What is a fault tolerant (fault tolerance) system?

Question

What is a fault tolerant (fault tolerance) system?

Asked 7 years, 1 month ago

Viewed 402 times

5

When talking about high-scale systems, much is heard of having a fault-tolerant system (fault-Tolerant). See the description of the Elixir programming language:

Elixir is built on top of the Erlang VM, known for running low latency, distributed and fault-tolerant, while also having succeeded in developing web and embedded systems. [adapted and translated from elixir-lang.org]

But I don’t understand what it means for a system to have this feature. Do you mean that the system can self-heal from failures? What kind of failures should be covered for a fault-tolerant system? And what strategies are used for a fault-tolerant system?

1 answer

Browser other questions tagged terminology software-architecture

You are not signed in. Login or sign up in order to post.

by Maniero • **444,682** points · Answer 1 · 2018-10-13T20:53:01+00:00

It is a characteristic of systems that are able to continue operating in a more or less normal way regardless of failures in any of the parts necessary for its operation.

The way to get this feature varies, and may involve hardware or software solutions. Tolerance is almost always obtained with some backup system, replication, mirroring, redundancy, or something like that, and in general, it also has some kind of monitoring and escalation of actions when there is something wrong. But one way to help is to write code that is robust, that is always prepared for a failure to occur and can do something useful with it. But remember that often tolerance will be given by the infrastructure adopted.

In software solutions it is customary to anticipate the problems and not to let them happen or after having occurred have some way to re-experience or go to another form that delivers the desired result. A simple system that detects errors in the software and gives a solution can already be considered tolerant to failures at some level. We usually only use the term when everything is solved without direct human intervention.

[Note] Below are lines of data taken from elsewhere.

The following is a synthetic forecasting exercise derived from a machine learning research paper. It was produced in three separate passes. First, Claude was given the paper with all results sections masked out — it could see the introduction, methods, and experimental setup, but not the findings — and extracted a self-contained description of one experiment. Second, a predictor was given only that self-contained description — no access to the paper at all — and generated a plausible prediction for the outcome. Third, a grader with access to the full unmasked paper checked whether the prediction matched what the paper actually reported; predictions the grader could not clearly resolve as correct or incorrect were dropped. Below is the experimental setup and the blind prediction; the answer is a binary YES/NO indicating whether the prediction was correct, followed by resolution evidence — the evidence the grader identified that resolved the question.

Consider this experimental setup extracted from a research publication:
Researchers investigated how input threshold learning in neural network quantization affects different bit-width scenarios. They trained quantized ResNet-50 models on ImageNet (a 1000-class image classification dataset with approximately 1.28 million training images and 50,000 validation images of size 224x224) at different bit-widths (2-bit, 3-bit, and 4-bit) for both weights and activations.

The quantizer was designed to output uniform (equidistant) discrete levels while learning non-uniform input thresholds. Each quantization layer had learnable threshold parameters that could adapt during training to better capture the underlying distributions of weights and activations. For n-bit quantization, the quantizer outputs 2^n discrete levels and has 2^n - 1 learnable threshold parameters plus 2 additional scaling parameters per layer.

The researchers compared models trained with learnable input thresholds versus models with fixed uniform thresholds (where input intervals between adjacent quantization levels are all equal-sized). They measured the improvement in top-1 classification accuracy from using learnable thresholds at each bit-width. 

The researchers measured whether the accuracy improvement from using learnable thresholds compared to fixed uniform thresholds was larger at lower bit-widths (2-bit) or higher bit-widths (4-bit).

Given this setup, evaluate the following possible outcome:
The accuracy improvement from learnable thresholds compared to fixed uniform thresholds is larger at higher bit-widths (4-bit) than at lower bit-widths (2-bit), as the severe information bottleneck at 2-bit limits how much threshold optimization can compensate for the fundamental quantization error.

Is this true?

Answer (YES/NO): NO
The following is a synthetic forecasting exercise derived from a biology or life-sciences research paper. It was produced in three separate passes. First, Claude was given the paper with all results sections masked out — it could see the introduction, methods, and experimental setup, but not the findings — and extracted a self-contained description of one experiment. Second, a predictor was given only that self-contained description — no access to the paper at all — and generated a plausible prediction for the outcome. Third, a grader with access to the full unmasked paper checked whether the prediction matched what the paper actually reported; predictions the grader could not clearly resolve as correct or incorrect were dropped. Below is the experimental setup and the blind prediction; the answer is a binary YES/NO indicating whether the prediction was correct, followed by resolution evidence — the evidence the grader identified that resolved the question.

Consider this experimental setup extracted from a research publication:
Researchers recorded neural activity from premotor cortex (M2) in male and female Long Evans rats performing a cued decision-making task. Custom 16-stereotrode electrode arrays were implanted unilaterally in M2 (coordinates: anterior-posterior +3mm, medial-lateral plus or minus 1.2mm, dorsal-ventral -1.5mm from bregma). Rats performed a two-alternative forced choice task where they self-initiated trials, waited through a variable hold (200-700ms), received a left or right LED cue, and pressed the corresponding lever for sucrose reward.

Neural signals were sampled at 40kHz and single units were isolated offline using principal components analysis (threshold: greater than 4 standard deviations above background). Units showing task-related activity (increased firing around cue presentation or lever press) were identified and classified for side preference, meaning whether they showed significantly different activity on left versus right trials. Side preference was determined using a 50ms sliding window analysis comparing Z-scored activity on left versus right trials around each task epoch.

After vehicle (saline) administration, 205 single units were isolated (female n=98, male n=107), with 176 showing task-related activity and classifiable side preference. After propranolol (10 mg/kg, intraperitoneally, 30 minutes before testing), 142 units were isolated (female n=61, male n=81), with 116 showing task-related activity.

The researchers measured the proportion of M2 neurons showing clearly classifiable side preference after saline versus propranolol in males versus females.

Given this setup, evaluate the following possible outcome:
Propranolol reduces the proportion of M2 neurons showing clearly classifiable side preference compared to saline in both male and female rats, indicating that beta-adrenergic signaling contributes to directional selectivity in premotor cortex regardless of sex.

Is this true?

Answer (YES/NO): YES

In general this tolerance is somewhat limited and in each situation it is explained in which cases the operation can continue normal. It is obvious that there are always flawed levels and the more tolerant to every type of failure the system needs to be, the more complex it will be, in some cases it can only be tolerant with a lot of replication in parts of the world. In others only having a way to solve if one of the solution software fails another solves the work or gives some useful result anyway.

So the term is often used as marketing when it doesn’t specify the tolerance level.

There are no guarantees that tolerance allows normal operation always, just that it does not stop completely. In some cases delivering the result is not even the intention, just not stop working is already a good goal.

It is important that anything that occurs in the middle of the failure process that can be reversed or that can be contained without contaminating other parts.

Some mechanisms are very sophisticated, complex and expensive.

There are no tools that can do this magically as some might wish. Sure, you can hire some service that gives you something ready, but you’ll never get it without someone’s great effort.

For all this it is complicated to talk about types of failures and specific strategies, each solution takes a form according to each type of system.